ASSIGNED TASK:
Output all of the records again, exactly as written.

──────── MATERIAL SHOWN

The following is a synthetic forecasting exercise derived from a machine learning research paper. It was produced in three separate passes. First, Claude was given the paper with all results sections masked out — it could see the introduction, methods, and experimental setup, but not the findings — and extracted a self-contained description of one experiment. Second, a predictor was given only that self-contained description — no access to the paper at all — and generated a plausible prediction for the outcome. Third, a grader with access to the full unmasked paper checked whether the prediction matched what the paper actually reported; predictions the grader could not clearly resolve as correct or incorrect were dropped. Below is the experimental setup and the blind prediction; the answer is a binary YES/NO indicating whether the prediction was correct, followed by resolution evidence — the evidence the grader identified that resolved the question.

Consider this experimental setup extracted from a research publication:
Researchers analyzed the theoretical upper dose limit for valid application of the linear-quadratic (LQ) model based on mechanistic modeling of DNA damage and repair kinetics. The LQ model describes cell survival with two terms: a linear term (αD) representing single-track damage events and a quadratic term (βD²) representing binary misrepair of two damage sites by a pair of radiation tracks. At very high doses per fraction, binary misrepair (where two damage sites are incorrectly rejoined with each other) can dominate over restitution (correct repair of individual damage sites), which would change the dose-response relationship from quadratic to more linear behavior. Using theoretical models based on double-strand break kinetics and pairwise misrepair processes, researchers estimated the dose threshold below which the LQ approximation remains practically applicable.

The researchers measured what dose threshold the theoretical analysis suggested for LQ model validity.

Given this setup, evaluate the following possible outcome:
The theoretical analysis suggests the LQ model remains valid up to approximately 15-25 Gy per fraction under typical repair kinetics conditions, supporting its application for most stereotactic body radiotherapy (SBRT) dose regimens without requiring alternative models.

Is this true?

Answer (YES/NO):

────────────────

FINAL ANSWER:
The following is a synthetic forecasting exercise derived from a machine learning research paper. It was produced in three separate passes. First, Claude was given the paper with all results sections masked out — it could see the introduction, methods, and experimental setup, but not the findings — and extracted a self-contained description of one experiment. Second, a predictor was given only that self-contained description — no access to the paper at all — and generated a plausible prediction for the outcome. Third, a grader with access to the full unmasked paper checked whether the prediction matched what the paper actually reported; predictions the grader could not clearly resolve as correct or incorrect were dropped. Below is the experimental setup and the blind prediction; the answer is a binary YES/NO indicating whether the prediction was correct, followed by resolution evidence — the evidence the grader identified that resolved the question.

Consider this experimental setup extracted from a research publication:
Researchers analyzed the theoretical upper dose limit for valid application of the linear-quadratic (LQ) model based on mechanistic modeling of DNA damage and repair kinetics. The LQ model describes cell survival with two terms: a linear term (αD) representing single-track damage events and a quadratic term (βD²) representing binary misrepair of two damage sites by a pair of radiation tracks. At very high doses per fraction, binary misrepair (where two damage sites are incorrectly rejoined with each other) can dominate over restitution (correct repair of individual damage sites), which would change the dose-response relationship from quadratic to more linear behavior. Using theoretical models based on double-strand break kinetics and pairwise misrepair processes, researchers estimated the dose threshold below which the LQ approximation remains practically applicable.

The researchers measured what dose threshold the theoretical analysis suggested for LQ model validity.

Given this setup, evaluate the following possible outcome:
The theoretical analysis suggests the LQ model remains valid up to approximately 15-25 Gy per fraction under typical repair kinetics conditions, supporting its application for most stereotactic body radiotherapy (SBRT) dose regimens without requiring alternative models.

Is this true?

Answer (YES/NO):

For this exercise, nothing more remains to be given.